Set of tasks →
1) Using the passage on sustainable finance, decide whether each statement agrees with it: (a) the passage says there is no universally accepted definition of sustainable investment; (b) the passage says ESG risks, like financial risks, can be estimated unambiguously; (c) the passage says investment funds assign ethical scores themselves with one shared methodology. Answer yes or no for each and quote the deciding words.
2) Repeat word for word everything in the passage on sustainable finance from "The answer would" down to "and legality (Governance).".

Excerpt provided →
________________

Admittedly, “finance” and “sustainability” are not terms that are easily juxtaposed. And yet, “sustainable finance” is not an ideal world, nor a niche sector, but a concrete reality that over the years is assuming a considerable weight in the financial context. According to the latest OECD report for 2019, the volume of “socially responsible” investments, i.e. those managed according to strategies aimed at rewarding choices with a positive environmental and social impact, has reached the threshold of 12 trillion dollars in theUSA and 14 trillion dollars in the EU area; figures that are inevitably set to rise following the COVID-19 pandemic, which has had the effect of making investors more aware of the importance of the “sustainability” issue.
A recent study commissioned by BNP-Paribas on the relevance of social considerations in the investment decision-making process showed that 81% of respondents among European investment funds and financial intermediaries takeenvironmental, social and corporate governance factors (ESG factors) into account. Virtually every investment fund, regardless of whether or not it avowedly pursues the objective of creating social value and can therefore qualify as a “socially responsible” fund, has therefore integrated into its risk assessment and management proceedings the analysis of these specific factors, which are capable of affecting the return on investment in the long term.
Thus, the question arises: how do we measure the environmental and social implications of an investment?
The answer would seem apparently simple: verifying what is the company’s attitude towards environmental challenges (Environment), whether it promotes human rights, how it enhances its human capital (Social) and, finally, whether the actions of administrative and control bodies are inspired by principles of correctness and legality (Governance).
A further doubt arises: what are the parameters to be respected for an investment to be considered “sustainable”?
Here all the knots come to a head, because, unlike financial risks, the so-called ESG risks cannot be estimated unambiguously, since there is no universally accepted definition of “sustainable investment”.
In practice, investment funds select deserving companies by entrusting the attribution of an ethical score to external companies, which adopt very different methodologies and standards. The impact of the investment from an ESG point of view is measured on the basis of criteria that reflect the interpretation given to the concept of “sustainability” by the individual rating agency or by the client (the investment fund), who can indicate to the consultant which aspects to consider (and which to exclude).

________________

Data for review →

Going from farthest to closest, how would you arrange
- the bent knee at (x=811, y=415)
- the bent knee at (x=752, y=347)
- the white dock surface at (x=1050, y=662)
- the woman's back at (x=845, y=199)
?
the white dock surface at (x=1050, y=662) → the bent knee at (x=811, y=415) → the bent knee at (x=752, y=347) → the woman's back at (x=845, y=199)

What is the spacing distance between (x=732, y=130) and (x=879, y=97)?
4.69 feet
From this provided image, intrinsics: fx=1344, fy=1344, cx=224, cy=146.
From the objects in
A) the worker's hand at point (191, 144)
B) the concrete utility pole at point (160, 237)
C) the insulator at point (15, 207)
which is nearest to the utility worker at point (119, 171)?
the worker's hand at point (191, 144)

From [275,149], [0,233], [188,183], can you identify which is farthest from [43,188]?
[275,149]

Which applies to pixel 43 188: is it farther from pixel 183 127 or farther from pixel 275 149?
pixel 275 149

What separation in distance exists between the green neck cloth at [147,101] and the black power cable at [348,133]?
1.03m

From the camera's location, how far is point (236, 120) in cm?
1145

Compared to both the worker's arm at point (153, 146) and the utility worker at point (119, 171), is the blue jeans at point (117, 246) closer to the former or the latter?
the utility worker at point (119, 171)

________________

Exercise answers →
1)
(a) Yes: "there is no universally accepted definition of “sustainable investment”"
(b) No: "unlike financial risks, the so-called ESG risks cannot be estimated unambiguously"
(c) No: "investment funds select deserving companies by entrusting the attribution of an ethical score to external companies, which adopt very different methodologies and standards"

2)
The answer would seem apparently simple: verifying what is the company’s attitude towards environmental challenges (Environment), whether it promotes human rights, how it enhances its human capital (Social) and, finally, whether the actions of administrative and control bodies are inspired by principles of correctness and legality (Governance).